È l'ultima tappa prima di Honiara, la nostra meta è Rua Sura Island, a 35 miglia. Il vento è assente, procediamo a motore su un mare piatto e alle 13.00 entriamo nella baia a NW dell'isola, aggirando ad ovest il piccolo isolotto Papari; nonostante sulla cartografia C-Map e Navionics sia indicato un fondale di 6 metri, le acque sono ovunque profonde fin sotto il reef semiaffiorante. Gettiamo l'ancora sul fondale sabbioso di circa 20 metri, giusto per poter ruotare sicuri con 70 metri di catena (9°30.086'S 160°36.240'E).
Ci sono alcune canoe con gente del posto intenta a pescare, al nostro arrivo si avvicinano per salutare e poi ritornano alla loro attività.
Nel pomeriggio un altro di loro si avvicina , si chiama Simon, ha 30 anni e vive qui .
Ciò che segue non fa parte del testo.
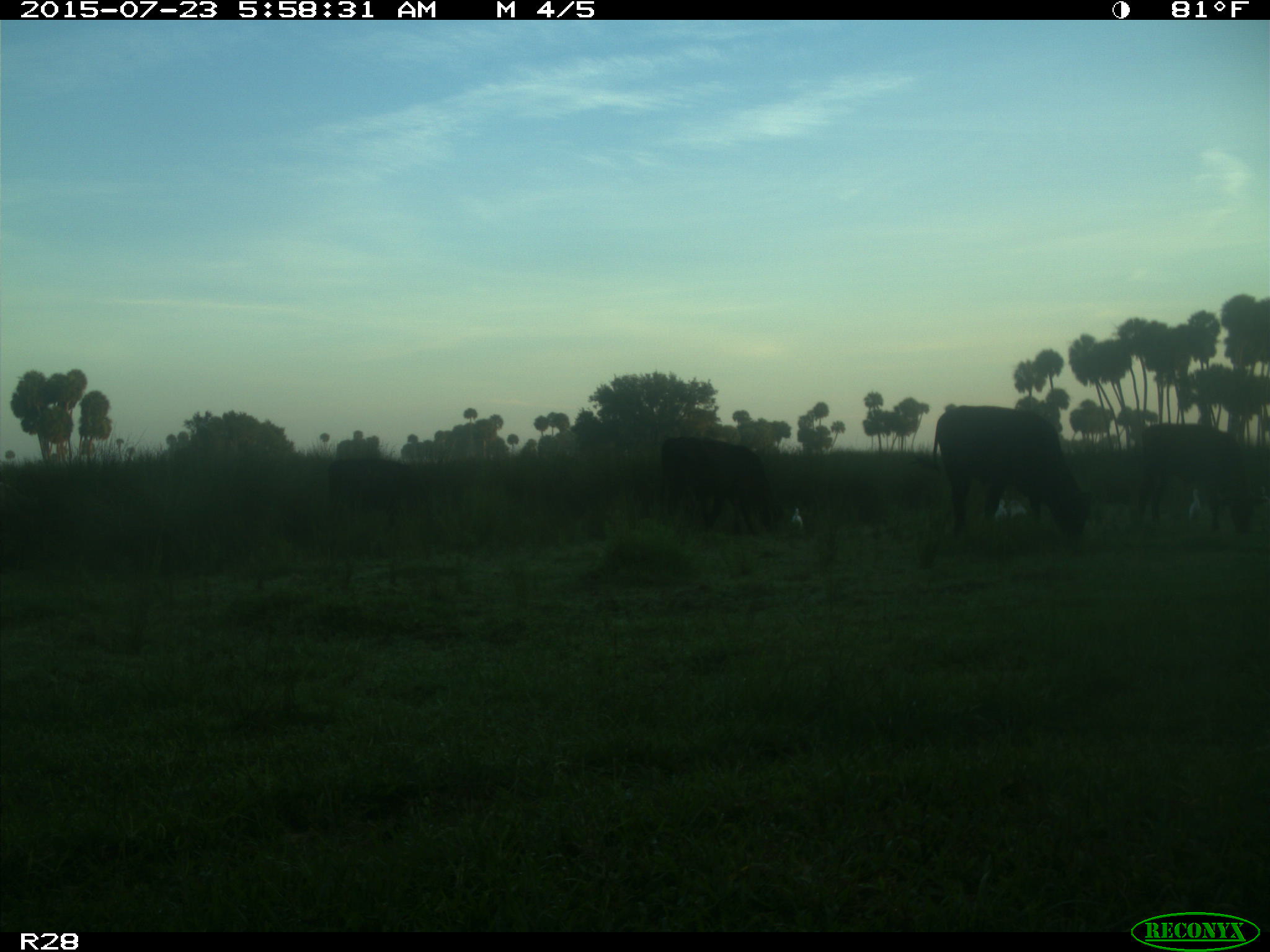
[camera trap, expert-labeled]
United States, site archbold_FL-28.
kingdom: Animalia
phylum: Chordata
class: Mammalia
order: Artiodactyla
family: Bovidae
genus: Bos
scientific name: Bos taurus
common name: domestic cow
Bos taurus (domestic cow).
Gli chiediamo quante persone ci sono nell'isola: “10 , ma alcuni domani tornano sulla costa di Guadacanal”. “Quanti siete nella tua famiglia?” “Siamo in 3, io e 2 donne”. Il suo inglese è incerto ma si fa capire. “Hai due mogli?” “Noooo, una moglie!”. ”L'altra è tua cognata?” “Sì”, dice lui.
Dopo questo scherzoso scambio di battute, gli chiedo se ci sono aragoste, lui risponde di sì e che torna più tardi a portarcele.
Quando ormai è buio, arriva Simon, con dei bei pesciotti sui 3-4 etti, ma niente aragoste, forse non ha capito... “Di pesce ne abbiamo molto, noi volevamo le lobster!” gli dico e gli faccio un disegno dell'aragosta. “Yes, ok, domani mattina alle 6”.
Per ringraziarlo dell'impegno, gli offro una birra fresca, che si beve tutta di un fiato. “È stato tutto il giorno sotto il sole a pescare” penso tra me e me, ma subito dopo me ne chiede un'altra, da bere quando andrà a prendere le aragoste.
Vista la precedente esperienza di Vanikolo, mi verrebbe da dirgli “Dopo la consegna!”, ma non me la sento di negargli la seconda birra, così ci salutiamo, mentre matura in me la convinzione che anche questa volta di aragoste non vedremo neanche l'ombra.
L'indomani, alle 6.00, quando Lilli apre il tambuccio, Simon è già a pochi metri che aspetta. Ha una bella aragosta di un paio di chili, e vuole in cambio la bottiglia di alcool che gli ho mostrato la sera prima. Una breve contrattazione, e ci accordiamo per una bottiglia di vino ed un'altra birra.
Così, poco dopo le 7.00, lasciamo l'ancoraggio con destinazione Honiara, a 40 miglia.
Finalmente avremo la connessione internet!!!!